Links and Inspiration
- Nate Jones’ Open Brain guide — The context layer approach that inspired some of this thinking. Nate’s stack is more enterprise (Postgres, Redis, OAuth 2.1), but the core idea is the same: give your AI a persistent, searchable memory. In the future I do want to open my bots brain to safe integrations with any AI since, who knows what’s coming in the AI world. Apparently Claude’s a supply chain risk.
- Telegram Bot API — Solid, well-documented, free. Forum-style supergroups with topic threads are underrated for family coordination. Set privacy mode OFF so the bot receives all group messages, and disable group joining so it can’t be added to random chats.
- Oracle Cloud Always Free tier — 4 ARM cores, 24 GB RAM, free forever. Provisioning tip: capacity is almost always “full” — use a retry script to keep requesting until a slot opens.
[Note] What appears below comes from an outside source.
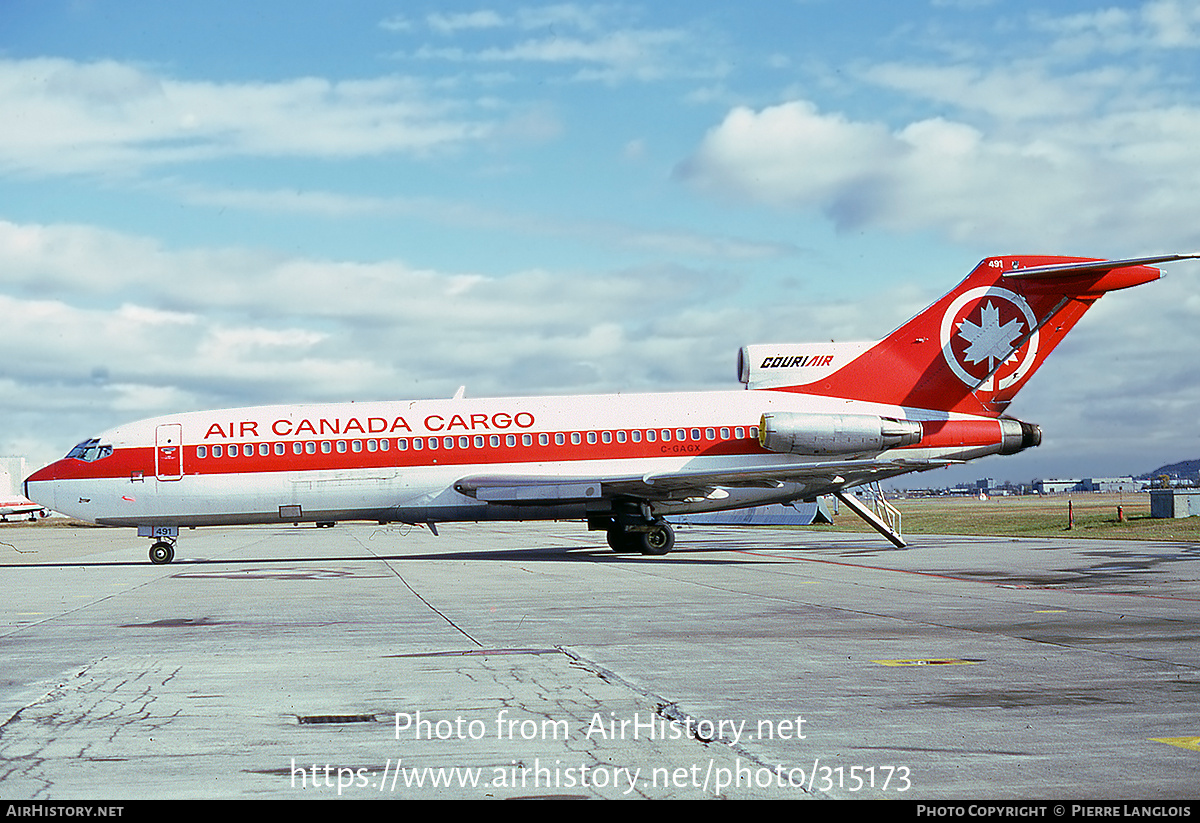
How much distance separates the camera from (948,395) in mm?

- Obsidian — Local-first, markdown, git-syncable. The vault-as-knowledge-base pattern works well with an AI that can read and write files. I’ve been using this for a few years and have migrated all my old stuff from Evernote and mostly from OneNote. Pure text.
- Claude Agent SDK — What powers the brain. Sonnet for tool-using reasoning, Haiku for cheap classification.
- Model Context Protocol (MCP) — How the integrations connect. Each MCP server is a small Python script exposing tools over stdio.